100 Migrants Rescued by German NGO Sea-Watch
100 Migrants Rescued in the Mediterranean Sea
On Friday July 30, the German NGO Sea-Watch announced that it had rescued approximately 100 migrants in the Mediterranean over the course of the night, many of them were injured, with several suffering from serious “fuel burns,” chemical burns produced by exposure to gasoline mixed with seawater.
In recent months, migrant boat departures from Libya and Tunisia to Italy and other regions of Europe have grown.
More than 1,100 individuals have died in the Mediterranean this year as they were fleeing conflict and poverty in Africa and the Middle East.
The vessel Sea-Watch 3 rescued 33 migrants from two boats intercepted by the Libyan coast guard in the Mediterranean on Thursday, according to the NGO.
Nine unaccompanied juveniles, three of them were extremely small children, and a mother who was seven months pregnant were among them.
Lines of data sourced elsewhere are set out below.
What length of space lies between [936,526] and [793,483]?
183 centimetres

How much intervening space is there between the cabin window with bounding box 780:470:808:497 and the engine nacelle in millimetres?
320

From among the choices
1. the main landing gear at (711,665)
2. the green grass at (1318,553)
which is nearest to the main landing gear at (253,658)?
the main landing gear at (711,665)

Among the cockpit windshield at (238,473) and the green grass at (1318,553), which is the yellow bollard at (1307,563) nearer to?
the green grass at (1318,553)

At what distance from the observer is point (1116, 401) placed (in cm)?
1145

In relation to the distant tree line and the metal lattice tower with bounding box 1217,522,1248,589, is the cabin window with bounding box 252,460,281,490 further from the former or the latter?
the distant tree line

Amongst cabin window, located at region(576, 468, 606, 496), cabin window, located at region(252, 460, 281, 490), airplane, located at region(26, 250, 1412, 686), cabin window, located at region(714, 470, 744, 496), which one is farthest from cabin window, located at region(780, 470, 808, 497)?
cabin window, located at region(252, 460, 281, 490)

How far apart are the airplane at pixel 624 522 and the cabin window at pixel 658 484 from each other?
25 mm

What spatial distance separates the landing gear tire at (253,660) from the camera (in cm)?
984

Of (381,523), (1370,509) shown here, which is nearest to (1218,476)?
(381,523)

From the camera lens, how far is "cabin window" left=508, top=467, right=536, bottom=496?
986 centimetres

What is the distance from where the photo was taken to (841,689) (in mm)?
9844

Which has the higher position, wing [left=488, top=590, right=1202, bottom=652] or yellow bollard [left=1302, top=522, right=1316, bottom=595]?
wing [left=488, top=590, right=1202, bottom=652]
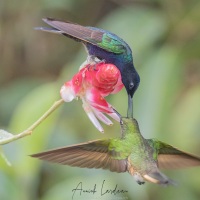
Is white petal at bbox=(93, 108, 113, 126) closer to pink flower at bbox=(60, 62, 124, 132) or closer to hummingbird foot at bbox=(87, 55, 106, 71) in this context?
pink flower at bbox=(60, 62, 124, 132)

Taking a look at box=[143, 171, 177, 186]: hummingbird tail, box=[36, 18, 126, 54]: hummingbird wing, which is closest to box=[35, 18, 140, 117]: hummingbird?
box=[36, 18, 126, 54]: hummingbird wing

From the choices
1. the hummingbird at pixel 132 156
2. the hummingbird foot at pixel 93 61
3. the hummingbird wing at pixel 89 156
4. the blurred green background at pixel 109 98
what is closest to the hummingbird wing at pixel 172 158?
the hummingbird at pixel 132 156

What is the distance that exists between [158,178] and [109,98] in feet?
5.85

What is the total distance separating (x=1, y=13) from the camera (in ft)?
14.9

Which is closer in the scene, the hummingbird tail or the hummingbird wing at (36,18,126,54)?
the hummingbird tail

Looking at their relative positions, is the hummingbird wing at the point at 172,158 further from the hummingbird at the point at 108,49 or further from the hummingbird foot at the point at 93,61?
the hummingbird foot at the point at 93,61

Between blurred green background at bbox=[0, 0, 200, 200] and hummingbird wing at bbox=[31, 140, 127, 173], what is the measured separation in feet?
2.04

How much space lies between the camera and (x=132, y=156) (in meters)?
2.09

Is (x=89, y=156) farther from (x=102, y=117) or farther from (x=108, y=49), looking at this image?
(x=108, y=49)

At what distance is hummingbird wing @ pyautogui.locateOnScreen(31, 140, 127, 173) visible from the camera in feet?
5.96

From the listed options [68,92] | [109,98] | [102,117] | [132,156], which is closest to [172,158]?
[132,156]

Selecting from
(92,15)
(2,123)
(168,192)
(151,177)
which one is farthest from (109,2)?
(151,177)

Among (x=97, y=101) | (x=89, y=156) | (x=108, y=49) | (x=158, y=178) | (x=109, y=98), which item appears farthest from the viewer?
(x=109, y=98)

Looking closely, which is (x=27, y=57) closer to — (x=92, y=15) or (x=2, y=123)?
(x=92, y=15)
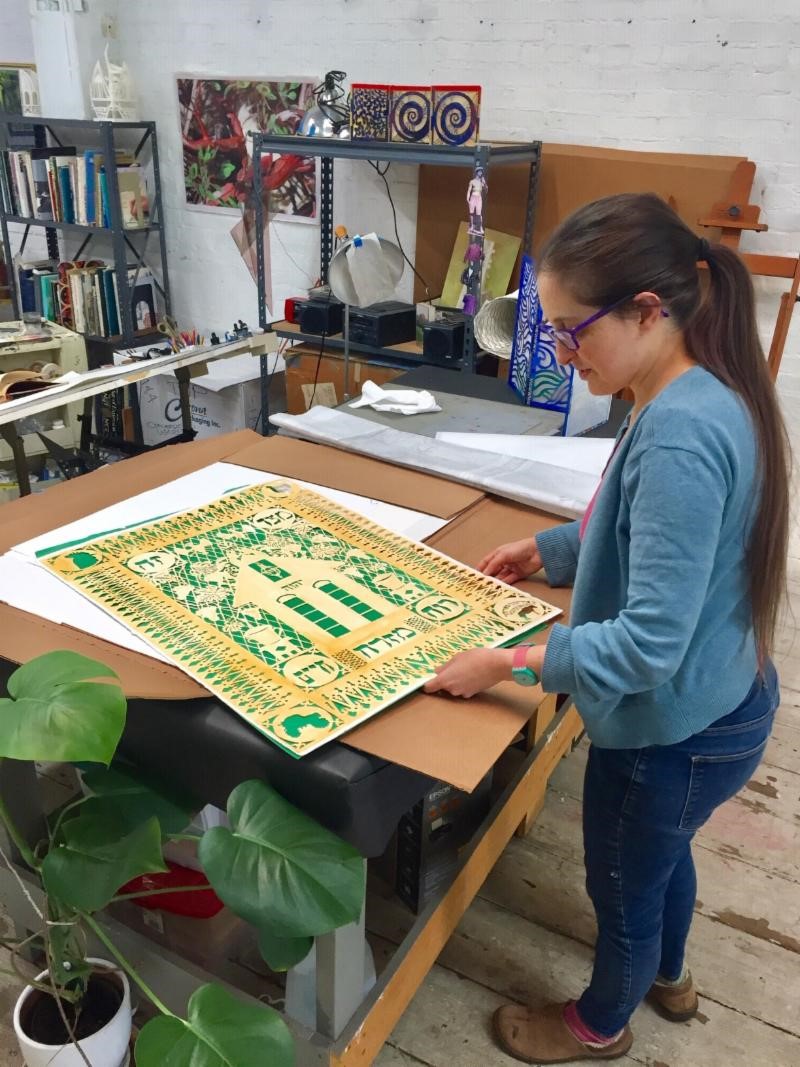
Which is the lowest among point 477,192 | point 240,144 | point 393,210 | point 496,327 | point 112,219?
point 496,327

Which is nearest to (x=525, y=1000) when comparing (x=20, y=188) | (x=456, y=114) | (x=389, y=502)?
(x=389, y=502)

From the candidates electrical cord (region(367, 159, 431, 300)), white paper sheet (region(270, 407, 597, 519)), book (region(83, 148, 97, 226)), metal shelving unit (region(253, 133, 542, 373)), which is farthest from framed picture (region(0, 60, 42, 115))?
white paper sheet (region(270, 407, 597, 519))

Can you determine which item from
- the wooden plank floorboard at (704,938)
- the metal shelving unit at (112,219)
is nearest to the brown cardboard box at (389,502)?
the wooden plank floorboard at (704,938)

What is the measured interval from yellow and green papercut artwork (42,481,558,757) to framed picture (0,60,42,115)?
11.8 feet

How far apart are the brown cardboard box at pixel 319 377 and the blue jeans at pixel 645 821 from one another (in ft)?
6.85

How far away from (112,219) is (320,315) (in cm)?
132

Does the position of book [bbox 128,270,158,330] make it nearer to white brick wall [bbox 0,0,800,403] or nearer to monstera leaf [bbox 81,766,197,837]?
white brick wall [bbox 0,0,800,403]

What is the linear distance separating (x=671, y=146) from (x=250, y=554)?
7.46ft

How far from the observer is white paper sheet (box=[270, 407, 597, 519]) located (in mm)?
1284

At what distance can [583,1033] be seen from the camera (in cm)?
126

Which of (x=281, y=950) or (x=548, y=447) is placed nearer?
(x=281, y=950)

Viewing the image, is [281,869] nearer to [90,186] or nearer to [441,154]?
[441,154]

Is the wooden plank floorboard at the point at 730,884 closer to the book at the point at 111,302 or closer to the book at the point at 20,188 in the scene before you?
the book at the point at 111,302

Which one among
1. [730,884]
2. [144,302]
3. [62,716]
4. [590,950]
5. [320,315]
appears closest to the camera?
[62,716]
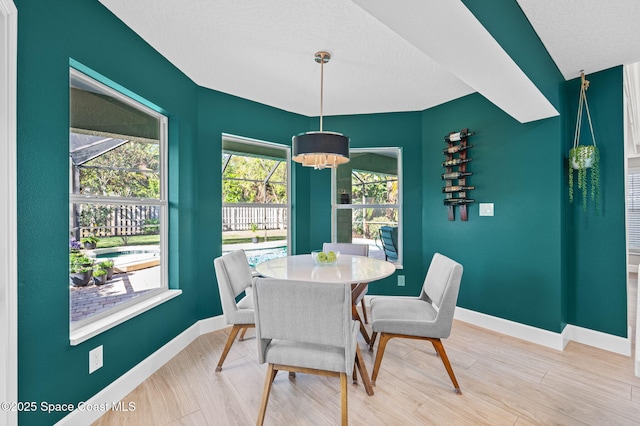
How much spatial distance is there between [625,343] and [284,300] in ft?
9.64

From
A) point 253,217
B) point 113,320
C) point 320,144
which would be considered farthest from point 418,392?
point 253,217

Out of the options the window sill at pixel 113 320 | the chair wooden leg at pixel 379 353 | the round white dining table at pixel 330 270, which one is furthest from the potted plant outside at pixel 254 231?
the chair wooden leg at pixel 379 353

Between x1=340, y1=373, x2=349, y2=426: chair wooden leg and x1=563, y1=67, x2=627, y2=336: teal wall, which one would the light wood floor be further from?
x1=563, y1=67, x2=627, y2=336: teal wall

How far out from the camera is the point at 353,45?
2289 mm

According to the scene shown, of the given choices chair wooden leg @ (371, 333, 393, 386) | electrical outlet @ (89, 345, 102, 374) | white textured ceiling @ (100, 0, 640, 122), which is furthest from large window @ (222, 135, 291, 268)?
chair wooden leg @ (371, 333, 393, 386)

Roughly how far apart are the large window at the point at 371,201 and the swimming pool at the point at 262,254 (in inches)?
28.3

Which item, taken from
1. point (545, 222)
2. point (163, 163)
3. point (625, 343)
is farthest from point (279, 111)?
point (625, 343)

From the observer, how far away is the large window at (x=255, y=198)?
11.0ft

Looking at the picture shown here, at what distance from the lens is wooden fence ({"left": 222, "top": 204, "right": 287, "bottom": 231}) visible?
3363 millimetres

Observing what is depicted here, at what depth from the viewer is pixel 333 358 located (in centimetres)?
160

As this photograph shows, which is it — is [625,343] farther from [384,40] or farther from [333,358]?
[384,40]

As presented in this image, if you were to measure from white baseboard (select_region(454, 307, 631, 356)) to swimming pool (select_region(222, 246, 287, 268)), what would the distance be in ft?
7.80

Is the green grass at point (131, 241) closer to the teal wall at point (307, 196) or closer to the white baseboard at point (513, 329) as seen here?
the teal wall at point (307, 196)

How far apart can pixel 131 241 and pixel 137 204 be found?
0.95 ft
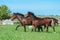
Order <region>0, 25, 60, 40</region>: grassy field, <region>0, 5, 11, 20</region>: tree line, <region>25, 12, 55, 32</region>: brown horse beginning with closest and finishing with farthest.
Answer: <region>0, 25, 60, 40</region>: grassy field → <region>25, 12, 55, 32</region>: brown horse → <region>0, 5, 11, 20</region>: tree line

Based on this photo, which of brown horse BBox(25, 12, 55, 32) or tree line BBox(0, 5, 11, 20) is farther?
tree line BBox(0, 5, 11, 20)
According to a Reuters witness aboard the Sea-Watch 3, the rescued hailed from South Sudan, Tunisia, Morocco, the Ivory Coast, and Mali.
According to the witness, many migrants were already on board a coast guard ship but jumped overboard when they saw the NGO vessel approaching. The crew of the Sea-Watch 3 got them all to re-board.
Sea-Watch 3 rescued approximately 60 individuals from an overcrowded wooden boat within the Libyan search and rescue zone in a second operation early Friday. According to the Reuters witness, the majority of those rescued were Libyans.